Job ->
Which lines in the material below contain the string "young"? Show each of them in full, treating uppercase and lowercase as different.

Entries ->
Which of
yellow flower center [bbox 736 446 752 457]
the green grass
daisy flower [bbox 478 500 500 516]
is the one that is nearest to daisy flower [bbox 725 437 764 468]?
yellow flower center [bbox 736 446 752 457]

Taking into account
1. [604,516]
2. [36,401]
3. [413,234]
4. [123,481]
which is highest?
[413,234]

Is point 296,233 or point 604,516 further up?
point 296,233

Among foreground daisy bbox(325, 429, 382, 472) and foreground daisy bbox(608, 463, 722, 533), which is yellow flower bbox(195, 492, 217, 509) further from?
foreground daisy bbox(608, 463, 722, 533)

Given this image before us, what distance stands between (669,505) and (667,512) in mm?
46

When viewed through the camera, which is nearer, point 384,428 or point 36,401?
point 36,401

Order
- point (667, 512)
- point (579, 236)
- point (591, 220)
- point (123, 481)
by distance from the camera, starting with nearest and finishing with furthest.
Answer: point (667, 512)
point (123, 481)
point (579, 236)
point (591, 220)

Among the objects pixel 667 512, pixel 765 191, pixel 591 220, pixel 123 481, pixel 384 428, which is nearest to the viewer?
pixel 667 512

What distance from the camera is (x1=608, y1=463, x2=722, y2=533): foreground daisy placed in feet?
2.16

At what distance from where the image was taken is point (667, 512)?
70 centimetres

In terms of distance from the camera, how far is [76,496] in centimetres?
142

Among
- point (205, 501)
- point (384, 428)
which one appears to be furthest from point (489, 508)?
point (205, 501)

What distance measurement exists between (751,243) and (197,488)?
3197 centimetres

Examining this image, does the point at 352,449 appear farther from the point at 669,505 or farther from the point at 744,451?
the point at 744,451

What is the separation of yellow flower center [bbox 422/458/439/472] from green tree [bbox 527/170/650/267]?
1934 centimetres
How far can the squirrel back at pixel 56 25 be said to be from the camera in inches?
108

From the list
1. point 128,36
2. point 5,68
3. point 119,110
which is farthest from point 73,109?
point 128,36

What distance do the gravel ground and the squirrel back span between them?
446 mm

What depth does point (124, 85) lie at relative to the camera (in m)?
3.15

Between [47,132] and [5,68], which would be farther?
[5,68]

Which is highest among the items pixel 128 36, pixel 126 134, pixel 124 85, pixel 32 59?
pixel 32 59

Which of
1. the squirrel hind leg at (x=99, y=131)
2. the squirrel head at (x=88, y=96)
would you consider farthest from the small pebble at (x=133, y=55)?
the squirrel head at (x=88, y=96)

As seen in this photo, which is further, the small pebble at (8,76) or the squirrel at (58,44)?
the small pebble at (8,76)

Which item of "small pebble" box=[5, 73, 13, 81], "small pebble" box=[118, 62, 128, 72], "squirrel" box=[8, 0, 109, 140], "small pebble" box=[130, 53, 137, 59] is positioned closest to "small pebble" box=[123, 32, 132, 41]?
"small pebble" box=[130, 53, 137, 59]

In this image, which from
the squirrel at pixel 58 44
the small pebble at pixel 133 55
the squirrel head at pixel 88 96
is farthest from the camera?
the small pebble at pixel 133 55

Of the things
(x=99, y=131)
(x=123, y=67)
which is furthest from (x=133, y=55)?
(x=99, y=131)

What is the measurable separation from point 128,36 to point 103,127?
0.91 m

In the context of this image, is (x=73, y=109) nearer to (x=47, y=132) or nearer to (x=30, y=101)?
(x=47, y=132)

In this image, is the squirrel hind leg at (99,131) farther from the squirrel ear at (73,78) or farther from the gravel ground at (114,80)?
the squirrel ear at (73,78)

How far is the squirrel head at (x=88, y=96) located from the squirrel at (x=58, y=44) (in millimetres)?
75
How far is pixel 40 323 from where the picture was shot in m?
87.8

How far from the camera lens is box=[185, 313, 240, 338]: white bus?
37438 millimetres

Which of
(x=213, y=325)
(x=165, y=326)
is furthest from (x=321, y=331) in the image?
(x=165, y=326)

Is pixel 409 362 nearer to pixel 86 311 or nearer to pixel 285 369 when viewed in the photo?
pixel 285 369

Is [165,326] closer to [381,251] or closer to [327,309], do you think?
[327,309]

---

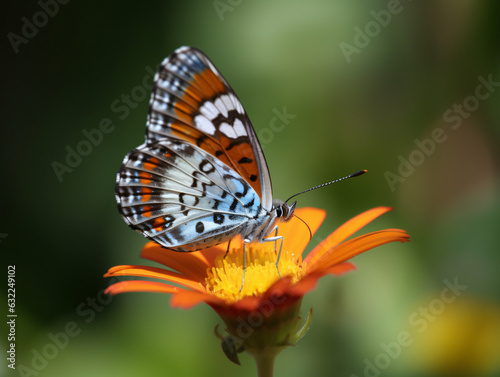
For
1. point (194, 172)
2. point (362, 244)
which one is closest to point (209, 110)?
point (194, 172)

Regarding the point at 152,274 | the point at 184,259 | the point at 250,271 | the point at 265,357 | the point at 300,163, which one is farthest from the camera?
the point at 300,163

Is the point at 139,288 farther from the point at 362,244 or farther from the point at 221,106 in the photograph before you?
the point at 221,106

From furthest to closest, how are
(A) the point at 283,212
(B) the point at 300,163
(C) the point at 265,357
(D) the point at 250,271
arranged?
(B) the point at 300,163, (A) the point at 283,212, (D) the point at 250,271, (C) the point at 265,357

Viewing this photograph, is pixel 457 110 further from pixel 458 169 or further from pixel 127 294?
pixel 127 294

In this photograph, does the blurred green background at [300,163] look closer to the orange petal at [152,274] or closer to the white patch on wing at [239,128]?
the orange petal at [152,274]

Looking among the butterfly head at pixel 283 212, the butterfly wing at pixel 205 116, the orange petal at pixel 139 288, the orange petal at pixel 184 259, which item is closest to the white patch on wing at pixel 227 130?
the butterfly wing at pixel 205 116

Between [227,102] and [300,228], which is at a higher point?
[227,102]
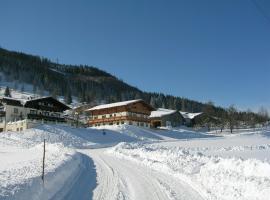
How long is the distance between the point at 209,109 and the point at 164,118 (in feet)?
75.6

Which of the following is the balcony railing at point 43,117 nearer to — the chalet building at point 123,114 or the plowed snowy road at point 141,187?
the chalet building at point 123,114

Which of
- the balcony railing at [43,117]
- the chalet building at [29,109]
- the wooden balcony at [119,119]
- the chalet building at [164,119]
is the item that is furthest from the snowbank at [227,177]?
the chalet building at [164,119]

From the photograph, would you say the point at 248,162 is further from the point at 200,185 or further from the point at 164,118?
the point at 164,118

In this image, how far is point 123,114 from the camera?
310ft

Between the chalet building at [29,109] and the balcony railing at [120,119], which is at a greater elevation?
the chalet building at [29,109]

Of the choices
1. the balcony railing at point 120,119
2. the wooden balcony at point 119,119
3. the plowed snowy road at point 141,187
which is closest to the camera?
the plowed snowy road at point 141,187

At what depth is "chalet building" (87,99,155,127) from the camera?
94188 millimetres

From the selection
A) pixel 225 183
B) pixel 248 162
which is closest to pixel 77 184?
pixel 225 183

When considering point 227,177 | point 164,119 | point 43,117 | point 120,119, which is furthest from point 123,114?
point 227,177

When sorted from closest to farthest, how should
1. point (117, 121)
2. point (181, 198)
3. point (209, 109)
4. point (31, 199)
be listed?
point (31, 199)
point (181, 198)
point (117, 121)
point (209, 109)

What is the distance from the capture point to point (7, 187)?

---

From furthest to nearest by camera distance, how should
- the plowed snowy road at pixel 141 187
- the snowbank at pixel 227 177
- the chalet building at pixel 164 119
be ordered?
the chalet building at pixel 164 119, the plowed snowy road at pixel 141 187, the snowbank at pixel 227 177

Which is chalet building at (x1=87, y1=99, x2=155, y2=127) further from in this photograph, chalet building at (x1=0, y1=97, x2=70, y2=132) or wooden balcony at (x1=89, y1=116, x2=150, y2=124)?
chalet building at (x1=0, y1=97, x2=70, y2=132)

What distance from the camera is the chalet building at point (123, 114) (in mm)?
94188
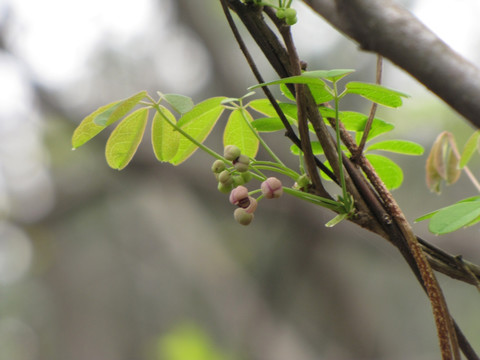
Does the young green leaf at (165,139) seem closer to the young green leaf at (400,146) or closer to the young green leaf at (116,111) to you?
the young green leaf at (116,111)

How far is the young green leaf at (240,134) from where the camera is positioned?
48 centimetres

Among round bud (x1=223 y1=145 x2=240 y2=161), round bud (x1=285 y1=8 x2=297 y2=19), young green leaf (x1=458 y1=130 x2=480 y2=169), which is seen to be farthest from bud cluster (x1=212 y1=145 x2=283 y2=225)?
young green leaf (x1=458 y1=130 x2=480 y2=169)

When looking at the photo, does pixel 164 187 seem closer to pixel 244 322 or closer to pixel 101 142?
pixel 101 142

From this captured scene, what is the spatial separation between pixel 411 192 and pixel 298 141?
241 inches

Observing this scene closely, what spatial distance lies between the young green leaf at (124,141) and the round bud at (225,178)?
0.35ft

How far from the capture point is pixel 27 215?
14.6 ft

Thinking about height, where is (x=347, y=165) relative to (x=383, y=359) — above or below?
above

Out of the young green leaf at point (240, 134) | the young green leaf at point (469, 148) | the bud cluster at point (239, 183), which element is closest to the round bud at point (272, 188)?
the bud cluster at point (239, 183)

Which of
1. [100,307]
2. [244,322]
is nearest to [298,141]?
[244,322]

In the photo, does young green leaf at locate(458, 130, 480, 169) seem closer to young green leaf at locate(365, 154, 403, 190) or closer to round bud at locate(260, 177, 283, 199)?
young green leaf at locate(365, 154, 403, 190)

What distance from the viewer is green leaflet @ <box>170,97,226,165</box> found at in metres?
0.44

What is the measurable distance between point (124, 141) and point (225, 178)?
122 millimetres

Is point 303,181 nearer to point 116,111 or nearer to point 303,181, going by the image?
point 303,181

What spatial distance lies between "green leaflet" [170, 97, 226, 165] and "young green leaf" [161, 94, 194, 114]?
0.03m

Expected output ->
Does the young green leaf at (165,139) seem closer to the young green leaf at (400,146) or closer to the young green leaf at (116,111) to you?
the young green leaf at (116,111)
How far is the young green leaf at (240,134) from where the camera is positioned?
Among round bud (x1=223 y1=145 x2=240 y2=161), round bud (x1=285 y1=8 x2=297 y2=19), young green leaf (x1=458 y1=130 x2=480 y2=169), which is seen to be farthest from bud cluster (x1=212 y1=145 x2=283 y2=225)?
young green leaf (x1=458 y1=130 x2=480 y2=169)
Observing this scene closely, what spatial distance lies between the young green leaf at (124,141) and the round bud at (225,178)?
Out of the young green leaf at point (240, 134) | the young green leaf at point (469, 148) | the bud cluster at point (239, 183), which element is closest to the round bud at point (272, 188)?
In the photo, does young green leaf at locate(458, 130, 480, 169) seem closer to young green leaf at locate(365, 154, 403, 190) or closer to round bud at locate(260, 177, 283, 199)?
young green leaf at locate(365, 154, 403, 190)
What spatial distance lies between "green leaflet" [170, 97, 226, 165] and "young green leaf" [161, 94, 194, 114]?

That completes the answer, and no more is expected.